La polémique continue de s’écrire chez Grasset. La majorité des auteurs étrangers publiés dans cette maison d’édition ont annoncé lundi, dans un texte commun, qu’ils ne soumettront pas leurs prochains livres à Grasset, et ce, après le limogeage de son PDG, Olivier Nora.
« L’extrême droite doit être combattue »
« En tant qu’auteurs publiés sur la liste internationale des Éditions Grasset, nous exprimons notre vive inquiétude quant à l’avenir de cette maison, à son intégrité éditoriale, et aux équipes qui la font vivre », indiquent ces auteurs dans ce texte, dont l’AFP a pris connaissance.
« Nous refusons que notre travail soit utilisé au service de fins politiques que nous ne partageons pas. L’extrême droite agit au-delà des frontières ; elle doit être combattue au-delà des frontières. Dans ces conditions, nous ne soumettrons pas nos prochaines œuvres aux Éditions Grasset », ajoutent-ils.
Ce texte, qui doit être publié dans plusieurs médias à l’étranger, est notamment signé par les écrivains Han Kang, Prix Nobel de littérature 2024, Ali Smith, Jón Kalman Stefánsson, Colm Tóibín ou Sandro Veronesi.
Une « indépendance éditoriale compromise »
Ces écrivains prennent la même décision que quelque 200 auteurs français qui ont annoncé à la mi-avril leur refus de publier de nouveaux livres chez Grasset pour dénoncer le « licenciement » d’Olivier Nora, dont ils tiennent pour responsable Vincent Bolloré, l’homme d’affaires qui a dans son giron Hachette, maison mère de Grasset.
« Le renvoi d’Olivier Nora pour ses choix éditoriaux laisse entendre qu’aucun éditeur chez Grasset, ni au sein de Hachette, n’est désormais à l’abri, que les éditeurs peuvent être congédiés à tout moment sans continuité ni protection, et que les conditions de l’indépendance éditoriale ont été fondamentalement compromises », estiment les auteurs étrangers. « Ce fut un honneur d’être traduits en français et publiés par une équipe aussi dévouée et de si haut niveau », soulignent-ils.
Vincent Bolloré dénonce le « vacarme » d’une « caste »
Vincent Bolloré a dénoncé, dans une tribune publiée le 19 avril par le JDD, le « vacarme » d’une « petite caste qui se croit au-dessus de tout et de tous », et assuré que Grasset « continuera » en dépit du départ de nombreux écrivains.
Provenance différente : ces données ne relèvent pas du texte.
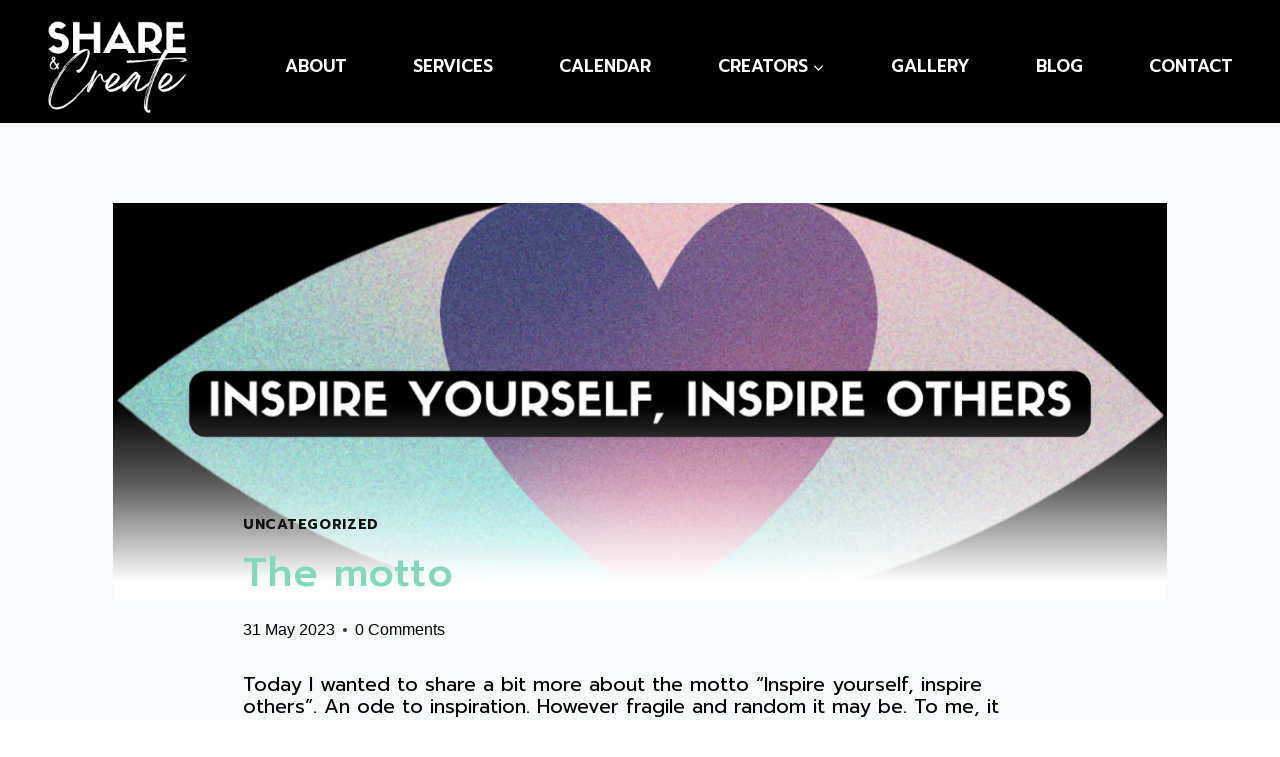

--- FILE ---
content_type: text/plain
request_url: https://www.google-analytics.com/j/collect?v=1&_v=j102&a=929719606&t=pageview&_s=1&dl=https%3A%2F%2Fshareandcreate.lu%2Fblog-the-motto%2F&ul=en-us%40posix&dt=The%20Motto&sr=1280x720&vp=1280x720&_u=YADAAAABAAAAAC~&jid=1030325693&gjid=1724253401&cid=838677336.1769908957&tid=UA-262771599-1&_gid=1510525923.1769908958&_r=1&_slc=1&gtm=45He61r1n81TPWGJ46v9107994883za200zd9107994883&gcd=13l3l3l3l1l1&dma=0&tag_exp=103116026~103200004~104527907~104528500~104684208~104684211~115938465~115938468~116185181~116185182~116988315~117041588&z=1443424543
body_size: -567
content:
2,cG-PFG8PY25PC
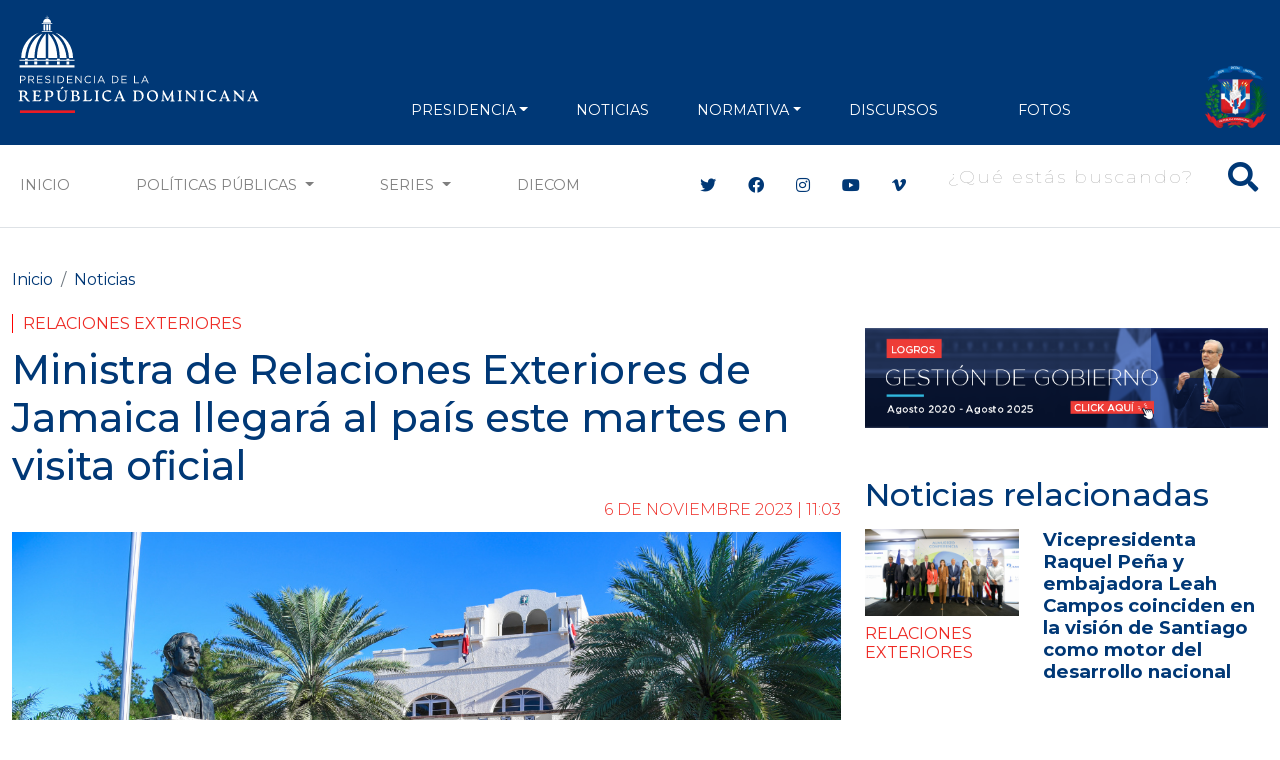

--- FILE ---
content_type: text/html; charset=utf-8
request_url: https://www.google.com/recaptcha/api2/aframe
body_size: 266
content:
<!DOCTYPE HTML><html><head><meta http-equiv="content-type" content="text/html; charset=UTF-8"></head><body><script nonce="l9XnE5m9Mf201PRmiHe8kw">/** Anti-fraud and anti-abuse applications only. See google.com/recaptcha */ try{var clients={'sodar':'https://pagead2.googlesyndication.com/pagead/sodar?'};window.addEventListener("message",function(a){try{if(a.source===window.parent){var b=JSON.parse(a.data);var c=clients[b['id']];if(c){var d=document.createElement('img');d.src=c+b['params']+'&rc='+(localStorage.getItem("rc::a")?sessionStorage.getItem("rc::b"):"");window.document.body.appendChild(d);sessionStorage.setItem("rc::e",parseInt(sessionStorage.getItem("rc::e")||0)+1);localStorage.setItem("rc::h",'1769754518658');}}}catch(b){}});window.parent.postMessage("_grecaptcha_ready", "*");}catch(b){}</script></body></html>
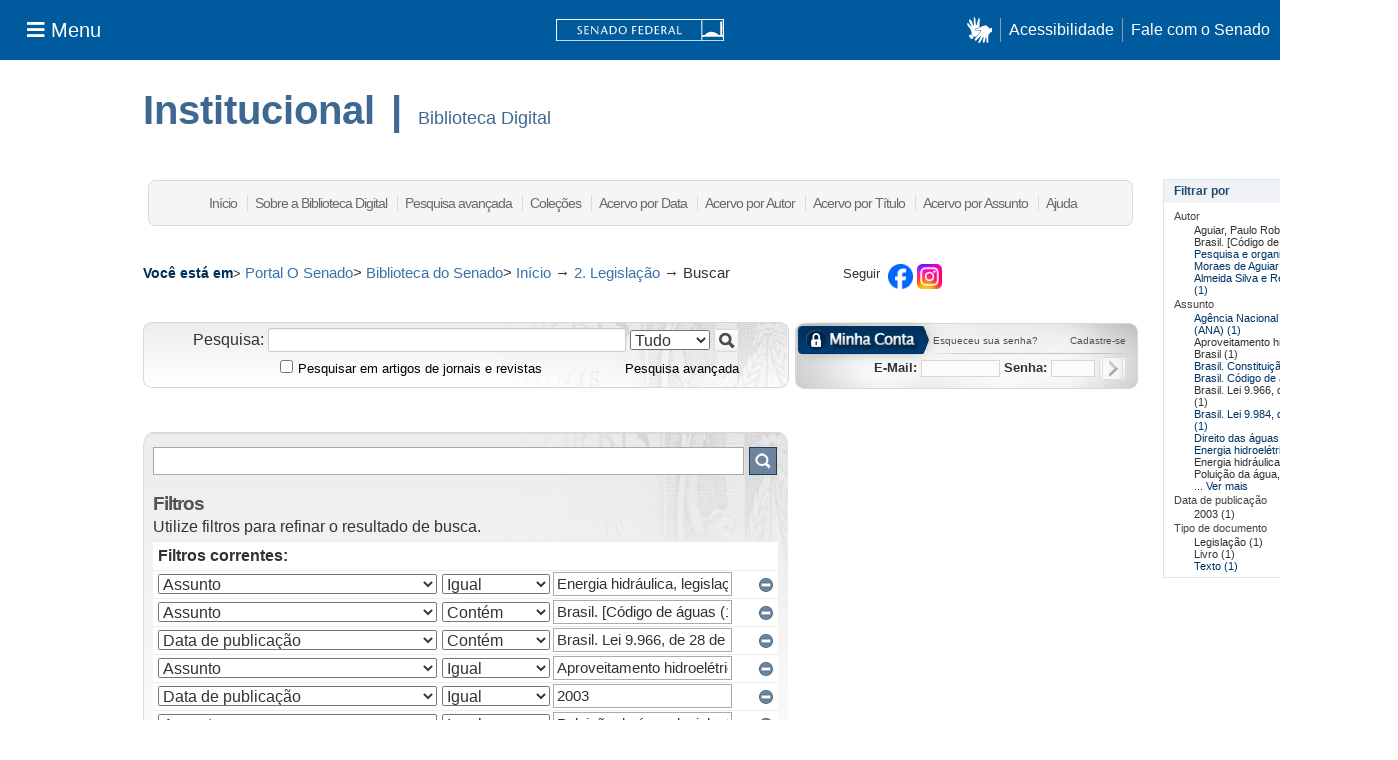

--- FILE ---
content_type: application/javascript
request_url: https://www2.senado.leg.br/bdsf/themes/SF/lib/js/layout-sf/tema.js
body_size: 978
content:
$(document).ready(function() {
    
    // Acessibilidade. Tecla de atalho. Alt+#.
    $("#portal-home-link").attr("accesskey", 0);
    $("body").append('<a accesskey=1 href="#header-institucional"></a>');
    $("body").append('<a accesskey=2 href="#footer-institucional"></a>');
    $("#menu-local__form input[type=search]").attr("accesskey", 3);
    $("body").append('<a accesskey=4 href="#content"></a>');
    
    // Correção collapse.se
    // Menu local e pesquisa
    var $btnCollapse = $('[data-toggle="collapse.se"]');
    $btnCollapse.click(function() {
        var $target = $($(this).data("target"));
        if (!$target.hasClass("fixed")) {
            $target.addClass("fixed");
            return;
        }
        $target.toggle();
        if ($(this).attr("aria-expanded") === "true") {
            $(this).attr("aria-expanded", false);
        } else {
            $(this).attr("aria-expanded", true);
        }
    });
    
});
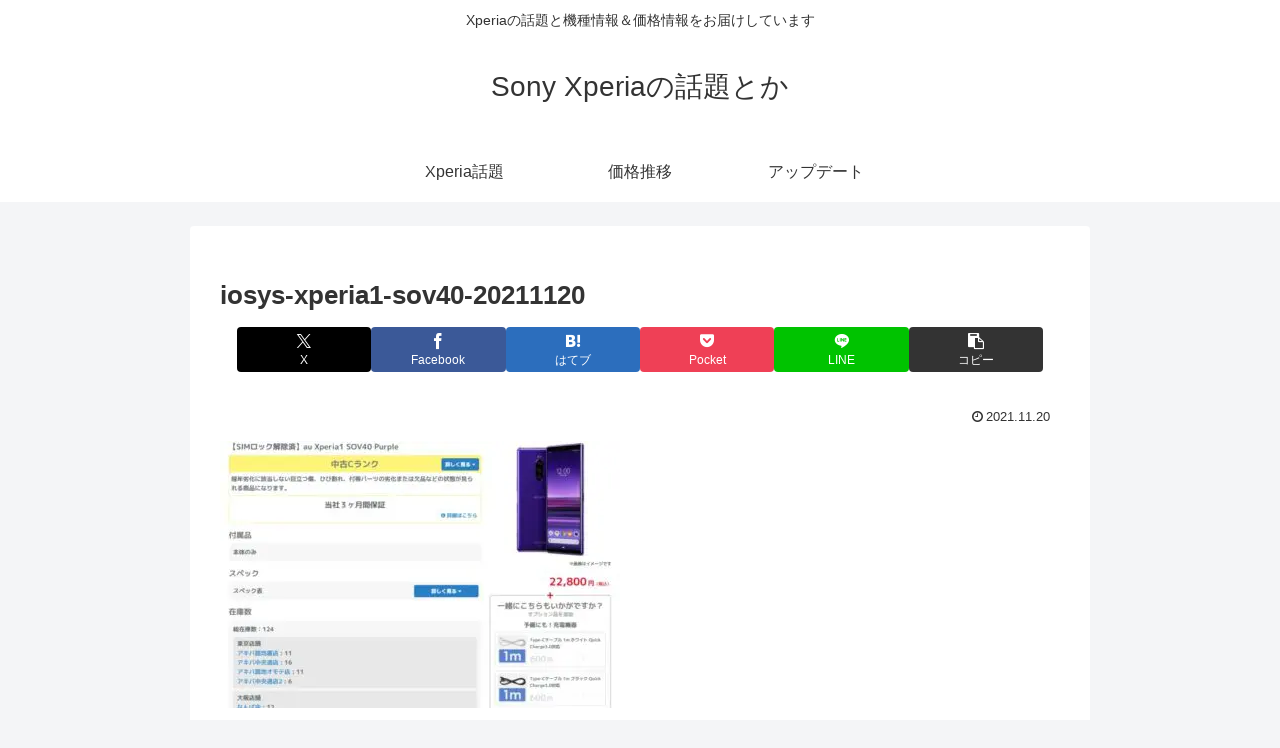

--- FILE ---
content_type: text/html; charset=utf-8
request_url: https://www.google.com/recaptcha/api2/aframe
body_size: 269
content:
<!DOCTYPE HTML><html><head><meta http-equiv="content-type" content="text/html; charset=UTF-8"></head><body><script nonce="GYgs60Z8pVLiAqCJGqDX0Q">/** Anti-fraud and anti-abuse applications only. See google.com/recaptcha */ try{var clients={'sodar':'https://pagead2.googlesyndication.com/pagead/sodar?'};window.addEventListener("message",function(a){try{if(a.source===window.parent){var b=JSON.parse(a.data);var c=clients[b['id']];if(c){var d=document.createElement('img');d.src=c+b['params']+'&rc='+(localStorage.getItem("rc::a")?sessionStorage.getItem("rc::b"):"");window.document.body.appendChild(d);sessionStorage.setItem("rc::e",parseInt(sessionStorage.getItem("rc::e")||0)+1);localStorage.setItem("rc::h",'1762206497130');}}}catch(b){}});window.parent.postMessage("_grecaptcha_ready", "*");}catch(b){}</script></body></html>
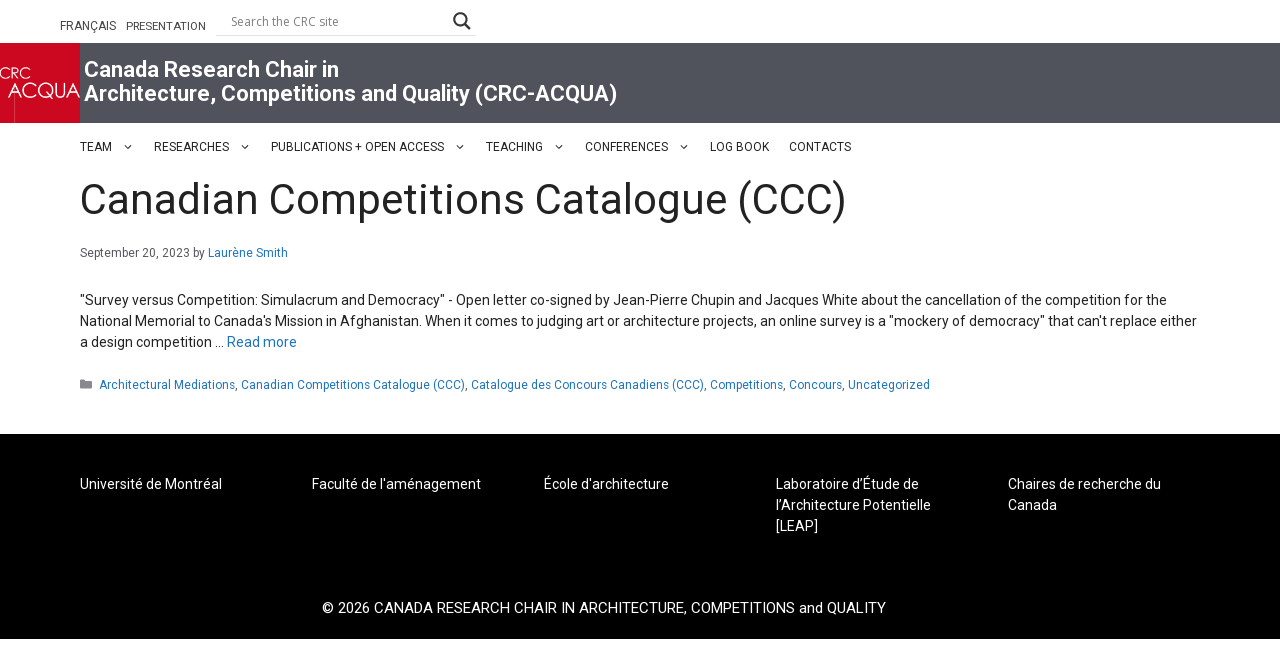

--- FILE ---
content_type: text/javascript
request_url: https://crc.umontreal.ca/wp-content/plugins/CRC/js/ajax_search_en.js?ver=6.7.4
body_size: 116
content:
jQuery( document ).ready(function() {
   jQuery('.orig').attr('placeholder',"Search the CRC site");
});

--- FILE ---
content_type: text/javascript
request_url: https://crc.umontreal.ca/wp-content/plugins/CRC/js/wpdm.js?ver=6.7.4
body_size: 315
content:
jQuery( document ).ready(function() {
	jQuery(".wpdm-download-link").html("DOWNLOAD");
 	var s = jQuery(".list-group-item:nth-child(3)").html();
 	if( typeof s !== 'undefined' ) {
		var res = s.replace("Taille du fichier", "File size");
		jQuery(".list-group-item:nth-child(3)").html(res);
	}

	jQuery('.media-body').each(function() {
	 	var s2 = jQuery( this ).html();
	 	if( typeof s2 !== 'undefined' ) {
			var res2 = s2.replace("fichier", "file");
			jQuery( this ).html(res2);
		}
	});
		
});

jQuery( document ).ajaxComplete(function() {
	jQuery(".wpdm-download-link").html("DOWNLOAD");
	console.log('Ajax !') ;
});

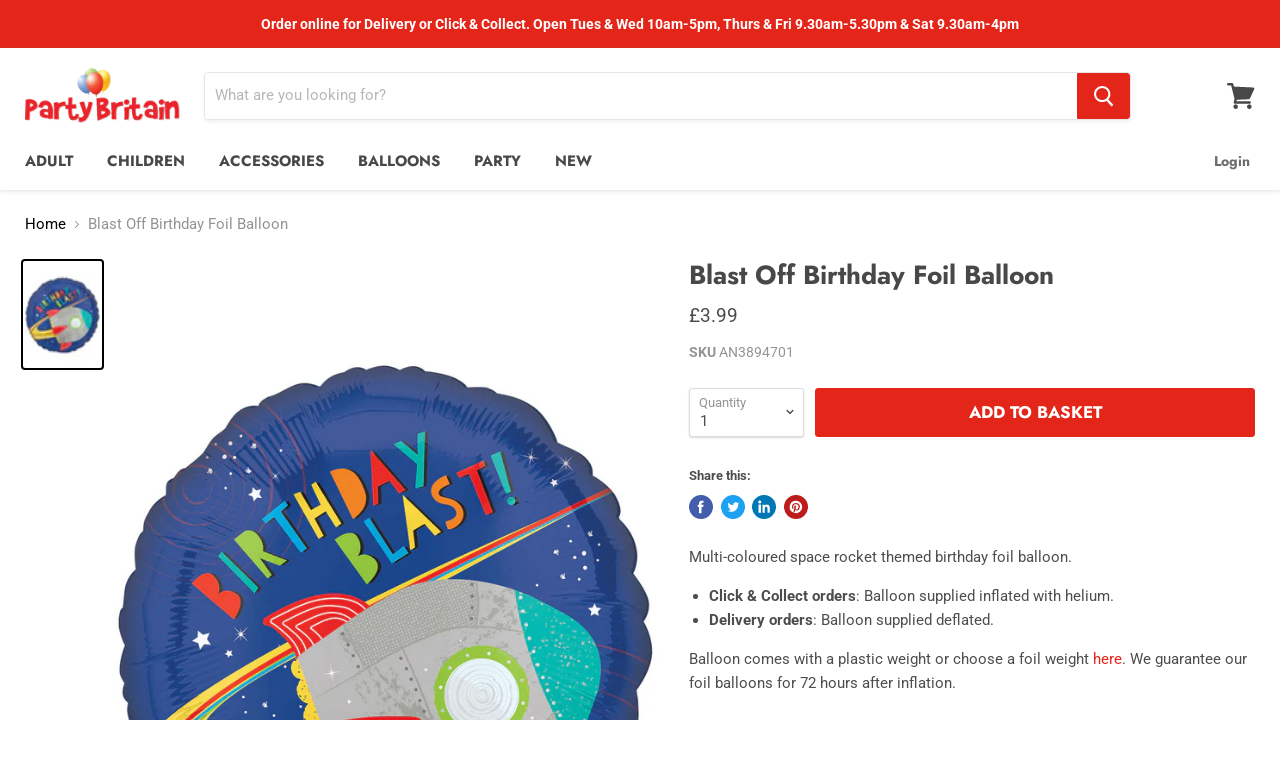

--- FILE ---
content_type: text/html; charset=utf-8
request_url: https://www.partybritain.com/collections/all/products/blast-off-birthday-standard-foil-balloon?view=_recently-viewed
body_size: 1206
content:

































<li
  class="productgrid--item  imagestyle--natural      productitem--emphasis  product-recently-viewed-card  "
  data-product-item
  data-product-quickshop-url="/products/blast-off-birthday-standard-foil-balloon"
  data-quickshop-hash="124566561aff88e3615f5cc098c076b808a099f3851a5eb411a3448b1a77f769"
  
    data-recently-viewed-card
  
>
  <div class="productitem" data-product-item-content>
    <div class="product-recently-viewed-card-time" data-product-handle="blast-off-birthday-standard-foil-balloon">
      <button
        class="product-recently-viewed-card-remove"
        aria-label="close"
        data-remove-recently-viewed
      >
        <svg
  aria-hidden="true"
  focusable="false"
  role="presentation"
  width="10"
  height="10"
  viewBox="0 0 10 10"
  xmlns="http://www.w3.org/2000/svg"
>
  <path d="M6.08785659,5 L9.77469752,1.31315906 L8.68684094,0.225302476 L5,3.91214341 L1.31315906,0.225302476 L0.225302476,1.31315906 L3.91214341,5 L0.225302476,8.68684094 L1.31315906,9.77469752 L5,6.08785659 L8.68684094,9.77469752 L9.77469752,8.68684094 L6.08785659,5 Z"></path>
</svg>
      </button>
    </div>
    <a
      class="productitem--image-link"
      href="/products/blast-off-birthday-standard-foil-balloon"
      tabindex="-1"
      data-product-page-link
    >
      <figure class="productitem--image" data-product-item-image>
        
          
          

  
    <noscript data-rimg-noscript>
      <img
        
          src="//www.partybritain.com/cdn/shop/products/A3894701_512x710.jpg?v=1548518541"
        

        alt=""
        data-rimg="noscript"
        srcset="//www.partybritain.com/cdn/shop/products/A3894701_512x710.jpg?v=1548518541 1x, //www.partybritain.com/cdn/shop/products/A3894701_1024x1420.jpg?v=1548518541 2x, //www.partybritain.com/cdn/shop/products/A3894701_1152x1598.jpg?v=1548518541 2.25x"
        class="productitem--image-primary"
        
        
      >
    </noscript>
  

  <img
    
      src="//www.partybritain.com/cdn/shop/products/A3894701_512x710.jpg?v=1548518541"
    
    alt=""

    
      data-rimg="lazy"
      data-rimg-scale="1"
      data-rimg-template="//www.partybritain.com/cdn/shop/products/A3894701_{size}.jpg?v=1548518541"
      data-rimg-max="1154x1600"
      data-rimg-crop=""
      
      srcset="data:image/svg+xml;utf8,<svg%20xmlns='http://www.w3.org/2000/svg'%20width='512'%20height='710'></svg>"
    

    class="productitem--image-primary"
    
    
  >



  <div data-rimg-canvas></div>


        

        

<span class="productitem--badge badge--sale"
    data-badge-sales
    style="display: none;"
  >
    
      Sale
    
  </span>
      </figure>
    </a><div class="productitem--info">
      

      
        
<div class="productitem--price ">
  <div
    class="price--compare-at visible"
    data-price-compare-at
  >
      <span class="price--spacer"></span>
    
  </div>

  <div class="price--main" data-price>
      
      <span class="money">
        £3.99
      </span>
    
  </div>
</div>


      

      <h2 class="productitem--title">
        <a href="/products/blast-off-birthday-standard-foil-balloon" data-product-page-link>
          Blast Off Birthday Foil Balloon
        </a>
      </h2>

      

      

      

      
        <div class="productitem--description">
          <p>Multi-coloured space rocket themed birthday foil balloon.

Click &amp; Collect orders: Balloon supplied inflated with helium.
Delivery orders: Ball...</p>

          
            <a
              href="/products/blast-off-birthday-standard-foil-balloon"
              class="productitem--link"
              data-product-page-link
            >
              View full details
            </a>
          
        </div>
      
    </div>

    
  </div>

  
</li>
La maison d’édition doit publier le 2 juin le nouveau livre de Boualem Sansal, La légende, sur sa détention en Algérie.
La mobilisation des auteurs mécontents doit se poursuivre mercredi lors d’une réunion à huis clos dans un théâtre parisien, où ils discuteront des prochaines actions à mener, notamment pour protéger leurs droits, avec des responsables du monde de l’édition et des avocats.